You are viewing a plain text version of this content. The canonical link for it is here.
Posted to users@pdfbox.apache.org by Godmar Back <go...@gmail.com> on 2010/01/07 04:45:16 UTC
java.io.IOException: Error: value is not an integer type actual='-'
when parsing PDF
Hi,
I'm trying to use PDFBox to index PDF files via the Nutch plugin. Nutch uses
PDFBox 0.7.4, but I also tried pdfbox 0.8.0incubating, with the same effect.
I am unable to parse any PDFs created by ScanSoft PDF Create! 3. I'm seeing
the following error:
In 0.7.4/Nutch:
*2010-01-06 21:21:35,679 WARN parse.pdf - General exception in PDF
parser: Error:
value is not an integer type actual='-'
2010-01-06 21:21:35,679 WARN parse.pdf - java.io.IOException: Error: value
is not an integer type actual='-'
2010-01-06 21:21:35,679 WARN parse.pdf - at
org.pdfbox.cos.COSInteger.<init>(COSInteger.java:85)
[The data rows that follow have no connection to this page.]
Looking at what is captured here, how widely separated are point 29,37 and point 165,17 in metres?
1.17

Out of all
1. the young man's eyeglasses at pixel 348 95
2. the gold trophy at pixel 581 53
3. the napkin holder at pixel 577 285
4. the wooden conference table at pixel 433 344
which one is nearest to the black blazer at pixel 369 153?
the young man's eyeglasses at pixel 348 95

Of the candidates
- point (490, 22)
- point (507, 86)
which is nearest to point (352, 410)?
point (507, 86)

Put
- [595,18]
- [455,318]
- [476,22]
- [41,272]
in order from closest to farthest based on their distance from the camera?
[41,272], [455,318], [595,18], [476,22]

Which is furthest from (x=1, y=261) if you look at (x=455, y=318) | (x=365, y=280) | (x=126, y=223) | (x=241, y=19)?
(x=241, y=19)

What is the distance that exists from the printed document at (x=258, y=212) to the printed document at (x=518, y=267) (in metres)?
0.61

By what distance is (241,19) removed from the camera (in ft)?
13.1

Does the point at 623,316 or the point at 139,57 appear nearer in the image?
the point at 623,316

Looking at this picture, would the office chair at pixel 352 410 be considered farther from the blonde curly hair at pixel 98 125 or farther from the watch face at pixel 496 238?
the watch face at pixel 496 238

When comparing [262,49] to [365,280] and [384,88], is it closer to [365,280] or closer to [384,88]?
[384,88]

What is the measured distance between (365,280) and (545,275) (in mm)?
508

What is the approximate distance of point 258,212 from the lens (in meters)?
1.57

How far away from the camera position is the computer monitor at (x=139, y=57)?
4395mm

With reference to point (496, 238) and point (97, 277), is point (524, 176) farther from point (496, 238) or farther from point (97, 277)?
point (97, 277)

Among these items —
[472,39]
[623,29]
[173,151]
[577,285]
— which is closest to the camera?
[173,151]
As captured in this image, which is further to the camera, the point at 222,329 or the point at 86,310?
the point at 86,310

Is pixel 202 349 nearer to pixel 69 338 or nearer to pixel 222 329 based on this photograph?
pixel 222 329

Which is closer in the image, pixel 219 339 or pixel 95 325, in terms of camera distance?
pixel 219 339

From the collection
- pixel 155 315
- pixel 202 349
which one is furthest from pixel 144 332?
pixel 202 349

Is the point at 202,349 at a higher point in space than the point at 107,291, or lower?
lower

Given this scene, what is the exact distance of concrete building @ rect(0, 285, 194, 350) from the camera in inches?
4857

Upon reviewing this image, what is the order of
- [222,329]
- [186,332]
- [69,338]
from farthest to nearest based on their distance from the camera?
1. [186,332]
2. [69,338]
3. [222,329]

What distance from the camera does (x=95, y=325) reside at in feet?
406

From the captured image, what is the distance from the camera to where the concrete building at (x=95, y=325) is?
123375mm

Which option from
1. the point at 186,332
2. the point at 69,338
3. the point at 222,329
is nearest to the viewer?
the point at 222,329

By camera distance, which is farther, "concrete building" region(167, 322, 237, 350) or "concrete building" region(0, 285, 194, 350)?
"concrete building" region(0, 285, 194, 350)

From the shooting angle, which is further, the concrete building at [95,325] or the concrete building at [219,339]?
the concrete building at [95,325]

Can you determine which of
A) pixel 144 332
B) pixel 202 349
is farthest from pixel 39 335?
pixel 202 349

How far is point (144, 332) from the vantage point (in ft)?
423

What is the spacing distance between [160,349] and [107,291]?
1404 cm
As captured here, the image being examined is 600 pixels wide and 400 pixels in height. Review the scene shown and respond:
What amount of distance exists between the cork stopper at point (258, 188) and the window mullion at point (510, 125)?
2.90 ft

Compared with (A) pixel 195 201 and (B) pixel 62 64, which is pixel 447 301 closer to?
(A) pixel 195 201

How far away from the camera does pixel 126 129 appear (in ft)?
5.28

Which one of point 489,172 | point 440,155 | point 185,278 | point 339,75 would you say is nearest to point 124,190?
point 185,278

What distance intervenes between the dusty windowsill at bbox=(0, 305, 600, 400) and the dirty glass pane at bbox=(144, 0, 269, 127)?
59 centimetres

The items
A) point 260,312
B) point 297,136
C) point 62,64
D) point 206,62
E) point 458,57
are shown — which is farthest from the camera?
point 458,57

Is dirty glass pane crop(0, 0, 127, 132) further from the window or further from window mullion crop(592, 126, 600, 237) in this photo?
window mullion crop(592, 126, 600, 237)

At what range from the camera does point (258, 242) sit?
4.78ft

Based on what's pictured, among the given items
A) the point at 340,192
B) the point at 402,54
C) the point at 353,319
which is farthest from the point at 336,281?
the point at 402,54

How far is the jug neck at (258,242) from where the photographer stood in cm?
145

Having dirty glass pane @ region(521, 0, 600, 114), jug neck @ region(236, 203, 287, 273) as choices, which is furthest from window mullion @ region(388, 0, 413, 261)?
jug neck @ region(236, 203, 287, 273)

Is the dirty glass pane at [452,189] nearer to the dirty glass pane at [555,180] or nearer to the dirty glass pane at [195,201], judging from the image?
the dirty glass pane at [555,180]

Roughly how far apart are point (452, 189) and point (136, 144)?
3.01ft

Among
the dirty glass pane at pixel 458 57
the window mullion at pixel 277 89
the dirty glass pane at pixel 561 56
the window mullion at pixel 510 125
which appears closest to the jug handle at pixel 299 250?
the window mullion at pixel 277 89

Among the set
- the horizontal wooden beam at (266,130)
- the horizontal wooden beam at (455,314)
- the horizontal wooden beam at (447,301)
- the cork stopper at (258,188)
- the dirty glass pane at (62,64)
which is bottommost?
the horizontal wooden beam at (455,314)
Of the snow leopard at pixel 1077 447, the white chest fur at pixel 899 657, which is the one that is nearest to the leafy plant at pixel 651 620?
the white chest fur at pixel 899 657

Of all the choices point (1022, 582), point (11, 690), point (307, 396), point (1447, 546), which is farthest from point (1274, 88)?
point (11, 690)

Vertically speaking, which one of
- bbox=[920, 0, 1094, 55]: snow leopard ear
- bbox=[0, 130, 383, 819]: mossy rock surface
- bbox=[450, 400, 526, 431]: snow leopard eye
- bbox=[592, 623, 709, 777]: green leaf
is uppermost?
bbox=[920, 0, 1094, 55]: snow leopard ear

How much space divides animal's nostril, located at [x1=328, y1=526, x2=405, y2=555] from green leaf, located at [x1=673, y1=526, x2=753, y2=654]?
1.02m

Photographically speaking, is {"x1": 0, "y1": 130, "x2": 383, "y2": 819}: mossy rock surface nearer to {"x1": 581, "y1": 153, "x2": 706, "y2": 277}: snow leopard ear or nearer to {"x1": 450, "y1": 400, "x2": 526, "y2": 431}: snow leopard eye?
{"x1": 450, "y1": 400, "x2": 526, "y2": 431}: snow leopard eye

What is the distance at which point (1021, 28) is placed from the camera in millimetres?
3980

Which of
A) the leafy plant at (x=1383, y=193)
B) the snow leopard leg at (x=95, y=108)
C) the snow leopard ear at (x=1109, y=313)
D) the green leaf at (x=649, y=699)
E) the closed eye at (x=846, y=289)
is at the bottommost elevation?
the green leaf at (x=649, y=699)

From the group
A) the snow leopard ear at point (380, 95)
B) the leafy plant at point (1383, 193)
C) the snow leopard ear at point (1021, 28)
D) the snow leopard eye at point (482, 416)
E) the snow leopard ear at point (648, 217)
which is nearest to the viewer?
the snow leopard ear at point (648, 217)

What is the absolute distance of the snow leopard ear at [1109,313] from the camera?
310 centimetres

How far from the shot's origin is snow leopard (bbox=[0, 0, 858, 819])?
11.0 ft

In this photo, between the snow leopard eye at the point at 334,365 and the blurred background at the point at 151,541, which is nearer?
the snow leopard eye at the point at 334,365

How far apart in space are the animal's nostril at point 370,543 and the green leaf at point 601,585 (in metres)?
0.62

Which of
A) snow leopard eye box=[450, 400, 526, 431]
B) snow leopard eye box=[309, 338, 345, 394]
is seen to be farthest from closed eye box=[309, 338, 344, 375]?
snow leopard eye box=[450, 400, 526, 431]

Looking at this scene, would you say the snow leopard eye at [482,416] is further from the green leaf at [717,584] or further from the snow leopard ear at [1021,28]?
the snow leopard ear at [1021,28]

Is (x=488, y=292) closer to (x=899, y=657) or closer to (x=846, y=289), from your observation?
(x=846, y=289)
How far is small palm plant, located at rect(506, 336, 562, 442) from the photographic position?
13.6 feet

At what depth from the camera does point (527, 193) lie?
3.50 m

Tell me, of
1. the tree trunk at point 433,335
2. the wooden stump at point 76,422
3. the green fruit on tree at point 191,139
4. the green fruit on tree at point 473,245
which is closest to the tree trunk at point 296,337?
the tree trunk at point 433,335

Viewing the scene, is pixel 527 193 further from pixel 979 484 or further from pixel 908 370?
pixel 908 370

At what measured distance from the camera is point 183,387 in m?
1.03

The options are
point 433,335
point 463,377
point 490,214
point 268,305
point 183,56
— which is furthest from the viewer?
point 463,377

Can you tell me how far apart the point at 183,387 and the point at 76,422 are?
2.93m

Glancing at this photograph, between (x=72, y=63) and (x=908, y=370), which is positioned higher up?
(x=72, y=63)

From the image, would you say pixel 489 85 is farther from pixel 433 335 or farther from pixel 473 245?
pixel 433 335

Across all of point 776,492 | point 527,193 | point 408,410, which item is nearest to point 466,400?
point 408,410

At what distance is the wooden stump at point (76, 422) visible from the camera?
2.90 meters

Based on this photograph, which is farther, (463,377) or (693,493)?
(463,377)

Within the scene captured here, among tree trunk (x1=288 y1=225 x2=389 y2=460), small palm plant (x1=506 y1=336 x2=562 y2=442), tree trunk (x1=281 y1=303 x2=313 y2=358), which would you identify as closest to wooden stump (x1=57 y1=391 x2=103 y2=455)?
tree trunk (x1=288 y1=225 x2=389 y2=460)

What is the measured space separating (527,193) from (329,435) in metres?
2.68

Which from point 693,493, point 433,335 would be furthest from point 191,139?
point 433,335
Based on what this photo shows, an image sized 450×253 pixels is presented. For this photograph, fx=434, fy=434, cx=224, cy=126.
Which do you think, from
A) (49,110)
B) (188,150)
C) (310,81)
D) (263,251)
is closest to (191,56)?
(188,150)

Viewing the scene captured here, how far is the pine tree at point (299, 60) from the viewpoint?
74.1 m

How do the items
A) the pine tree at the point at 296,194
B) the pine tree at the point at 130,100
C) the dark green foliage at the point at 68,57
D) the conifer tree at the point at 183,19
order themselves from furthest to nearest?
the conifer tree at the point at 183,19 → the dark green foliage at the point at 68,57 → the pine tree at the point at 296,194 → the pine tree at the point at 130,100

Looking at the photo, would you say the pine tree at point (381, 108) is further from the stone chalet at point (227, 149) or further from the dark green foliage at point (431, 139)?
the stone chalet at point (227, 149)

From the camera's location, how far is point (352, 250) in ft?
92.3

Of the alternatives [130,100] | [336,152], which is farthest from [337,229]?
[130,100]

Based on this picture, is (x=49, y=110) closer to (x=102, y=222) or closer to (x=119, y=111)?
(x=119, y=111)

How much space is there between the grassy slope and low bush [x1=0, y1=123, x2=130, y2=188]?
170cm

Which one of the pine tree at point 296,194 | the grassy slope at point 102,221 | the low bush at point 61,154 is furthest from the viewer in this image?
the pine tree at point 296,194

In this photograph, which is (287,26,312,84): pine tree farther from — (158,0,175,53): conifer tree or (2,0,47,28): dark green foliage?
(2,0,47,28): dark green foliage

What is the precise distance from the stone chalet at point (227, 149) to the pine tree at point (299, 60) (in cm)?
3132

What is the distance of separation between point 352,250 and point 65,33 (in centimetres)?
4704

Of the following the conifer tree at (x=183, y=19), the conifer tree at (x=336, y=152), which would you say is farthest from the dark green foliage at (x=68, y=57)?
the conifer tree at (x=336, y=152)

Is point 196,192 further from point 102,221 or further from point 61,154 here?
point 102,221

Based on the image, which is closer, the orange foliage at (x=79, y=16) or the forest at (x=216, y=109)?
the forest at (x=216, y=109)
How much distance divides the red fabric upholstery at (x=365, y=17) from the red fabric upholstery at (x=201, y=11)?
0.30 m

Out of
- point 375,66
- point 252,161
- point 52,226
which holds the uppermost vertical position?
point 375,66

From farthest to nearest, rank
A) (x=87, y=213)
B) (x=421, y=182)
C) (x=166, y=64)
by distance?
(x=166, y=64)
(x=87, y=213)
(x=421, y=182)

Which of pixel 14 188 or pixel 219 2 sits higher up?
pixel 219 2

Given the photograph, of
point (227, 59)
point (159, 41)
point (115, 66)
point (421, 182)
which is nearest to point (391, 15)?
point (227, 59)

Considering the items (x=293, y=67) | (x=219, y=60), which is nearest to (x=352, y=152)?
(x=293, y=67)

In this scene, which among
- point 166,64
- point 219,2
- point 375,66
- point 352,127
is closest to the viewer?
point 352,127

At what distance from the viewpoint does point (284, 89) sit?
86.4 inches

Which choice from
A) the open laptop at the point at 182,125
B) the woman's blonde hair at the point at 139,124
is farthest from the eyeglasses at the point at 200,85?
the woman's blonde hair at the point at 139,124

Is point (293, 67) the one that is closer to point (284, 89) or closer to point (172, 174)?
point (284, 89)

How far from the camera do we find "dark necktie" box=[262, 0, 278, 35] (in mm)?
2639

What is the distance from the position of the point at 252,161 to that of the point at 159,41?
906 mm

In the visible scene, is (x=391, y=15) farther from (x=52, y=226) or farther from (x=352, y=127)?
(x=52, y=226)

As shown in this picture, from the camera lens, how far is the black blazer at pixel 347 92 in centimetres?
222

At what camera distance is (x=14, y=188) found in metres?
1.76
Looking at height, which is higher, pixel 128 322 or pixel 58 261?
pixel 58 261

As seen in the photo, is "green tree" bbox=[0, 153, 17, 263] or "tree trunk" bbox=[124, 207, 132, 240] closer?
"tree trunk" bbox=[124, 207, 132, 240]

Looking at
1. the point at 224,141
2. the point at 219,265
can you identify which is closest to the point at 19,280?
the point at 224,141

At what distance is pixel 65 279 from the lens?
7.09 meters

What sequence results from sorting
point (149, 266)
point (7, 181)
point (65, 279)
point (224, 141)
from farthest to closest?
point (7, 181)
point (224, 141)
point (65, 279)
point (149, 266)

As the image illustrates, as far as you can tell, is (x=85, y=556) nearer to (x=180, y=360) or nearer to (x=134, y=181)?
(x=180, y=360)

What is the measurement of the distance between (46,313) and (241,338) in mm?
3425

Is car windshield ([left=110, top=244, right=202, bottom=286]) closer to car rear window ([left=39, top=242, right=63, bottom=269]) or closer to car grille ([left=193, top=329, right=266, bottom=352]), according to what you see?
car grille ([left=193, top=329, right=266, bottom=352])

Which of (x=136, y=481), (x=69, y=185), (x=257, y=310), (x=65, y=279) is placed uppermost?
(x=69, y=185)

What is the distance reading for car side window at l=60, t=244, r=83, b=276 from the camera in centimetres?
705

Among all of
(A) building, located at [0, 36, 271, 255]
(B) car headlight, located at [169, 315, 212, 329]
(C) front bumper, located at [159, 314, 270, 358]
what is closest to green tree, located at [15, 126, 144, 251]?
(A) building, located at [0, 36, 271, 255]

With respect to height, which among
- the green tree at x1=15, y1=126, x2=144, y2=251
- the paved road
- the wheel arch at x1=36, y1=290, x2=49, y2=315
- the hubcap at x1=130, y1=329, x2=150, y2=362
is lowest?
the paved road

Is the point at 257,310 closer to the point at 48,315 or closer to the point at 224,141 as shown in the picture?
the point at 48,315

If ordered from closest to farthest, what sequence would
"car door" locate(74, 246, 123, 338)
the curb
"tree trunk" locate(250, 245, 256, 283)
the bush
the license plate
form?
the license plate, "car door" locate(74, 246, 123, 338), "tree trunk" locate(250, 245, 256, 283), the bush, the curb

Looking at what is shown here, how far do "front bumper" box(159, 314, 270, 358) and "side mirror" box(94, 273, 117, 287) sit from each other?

2010-01-06 21:21:35,679 WARN parse.pdf - at
org.pdfbox.cos.COSNumber.get(COSNumber.java:110)
2010-01-06 21:21:35,679 WARN parse.pdf - at
org.pdfbox.pdfparser.PDFStreamParser.parseNextToken(PDFStreamParser.java:260)
2010-01-06 21:21:35,679 WARN parse.pdf - at
org.pdfbox.pdfparser.PDFStreamParser.parse(PDFStreamParser.java:115)
2010-01-06 21:21:35,680 WARN parse.pdf - at
org.pdfbox.cos.COSStream.getStreamTokens(COSStream.java:133)
2010-01-06 21:21:35,680 WARN parse.pdf - at
org.pdfbox.util.PDFStreamEngine.processSubStream(PDFStreamEngine.java:206)
2010-01-06 21:21:35,680 WARN parse.pdf - at
org.pdfbox.util.PDFStreamEngine.processStream(PDFStreamEngine.java:178)
2010-01-06 21:21:35,680 WARN parse.pdf - at
org.pdfbox.util.PDFTextStripper.processPage(PDFTextStripper.java:339)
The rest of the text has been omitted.